|Peter Boettke|
I was flying back from Paris on Monday when the announcement was made of the award to Sargent and Sims. When I turned on my phone, I had multiple messages from family, friends and former students asking for my reaction to the prize. My reaction is both one of great respect for the brilliance of Sargent and Sims (and acknowledgment for what they did within economics to change thought and practice), and a deep sense of dread for what their contributions represent to the state of economic thought and practice. Yes, the political economy implications of some of the earlier work done by Sargent is consistent with my own priors. Yes, the critique of Keynesian theory and empirics was welcomed. But both Sargent and Sims represent scientism run amok, and the attitude (especially of Sargent) has further killed scholarship in economics and political economy in the search for more rigorous science.
David Henderson is more positive, Tyler Cowen I would say even more so, and Arnold Kling less so. Ironically, my position is somewhere between Cowen and Kling, as laid out above. Cowen's summary of the contributions and their influence on the profession is excellent. Kling's reaction to that influence I think is correct, but I think the situation is much worse than his dismissal as historically unimportant suggests. Economics was transformed in the post WWII period, and the contributions of Sargent and Sims in the 1970s and 1980s deepened that transformation. In the earlier part of that transformation scientism and statism was aligned, with Lucas and Sargent that alignment was broken, but still the commitment to scientism deepened.
Hayek's The Counter-Revolution is much more than a critique of the social engineering mentality. It is a critique of scientism. We know that scientism kills scholarship, but it also kills science. As Cowen points out in his analysis of Sims, the contribution is much more methodological than substantive. Cowen might not agree with my interpretation, but that sums up the problem perfectly. The great sociologists Peter Berger has argued that a preoccupation with method in the sciences of man has the same impact on performance of the practitioner of the sciences of man as a preoccupation with method does in lovemaking.
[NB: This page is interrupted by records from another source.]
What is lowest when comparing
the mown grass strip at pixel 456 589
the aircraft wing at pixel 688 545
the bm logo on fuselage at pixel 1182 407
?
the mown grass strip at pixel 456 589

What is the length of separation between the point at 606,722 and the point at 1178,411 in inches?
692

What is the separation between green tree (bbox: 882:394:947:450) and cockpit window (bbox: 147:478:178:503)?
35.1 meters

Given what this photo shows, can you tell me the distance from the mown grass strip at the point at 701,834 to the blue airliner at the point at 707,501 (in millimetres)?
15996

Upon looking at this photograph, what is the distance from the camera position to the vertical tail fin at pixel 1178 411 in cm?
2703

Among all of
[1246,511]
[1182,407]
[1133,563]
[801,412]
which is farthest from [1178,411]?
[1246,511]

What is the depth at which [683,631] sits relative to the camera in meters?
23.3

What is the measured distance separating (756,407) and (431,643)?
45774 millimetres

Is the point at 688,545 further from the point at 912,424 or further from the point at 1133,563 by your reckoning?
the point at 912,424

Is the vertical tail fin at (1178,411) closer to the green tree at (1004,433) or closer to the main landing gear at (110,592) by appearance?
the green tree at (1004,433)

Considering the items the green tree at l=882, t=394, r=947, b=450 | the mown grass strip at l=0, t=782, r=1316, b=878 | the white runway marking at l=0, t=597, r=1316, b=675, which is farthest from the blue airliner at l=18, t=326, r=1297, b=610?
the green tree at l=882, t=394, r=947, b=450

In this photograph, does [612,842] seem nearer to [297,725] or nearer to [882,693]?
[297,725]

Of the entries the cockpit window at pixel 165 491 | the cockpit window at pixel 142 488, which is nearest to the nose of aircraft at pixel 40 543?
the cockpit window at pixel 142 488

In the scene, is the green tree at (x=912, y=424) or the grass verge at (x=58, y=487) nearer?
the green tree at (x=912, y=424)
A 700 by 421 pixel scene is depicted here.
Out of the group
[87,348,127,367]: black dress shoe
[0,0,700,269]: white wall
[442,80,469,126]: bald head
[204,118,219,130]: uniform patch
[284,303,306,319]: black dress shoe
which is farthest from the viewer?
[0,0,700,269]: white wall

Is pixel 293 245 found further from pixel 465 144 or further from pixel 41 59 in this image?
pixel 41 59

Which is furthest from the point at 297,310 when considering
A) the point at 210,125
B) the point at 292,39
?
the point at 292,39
What unified "mainstream" economists in the post WWII transformation of the discipline was a methodological commitment to a model and measure program (philosophically justified by some weird mix of formalism and positivism). Prior to WWII what united economists was a commitment to a set of proposition about how the economy operated, and getting at those propositions could be achieved through a variety of languages and methods.
Sargent and Sims made major contributions to the way economics is currently practiced. They helped kill methodological and analytical diversity in economic science. And that is the problem.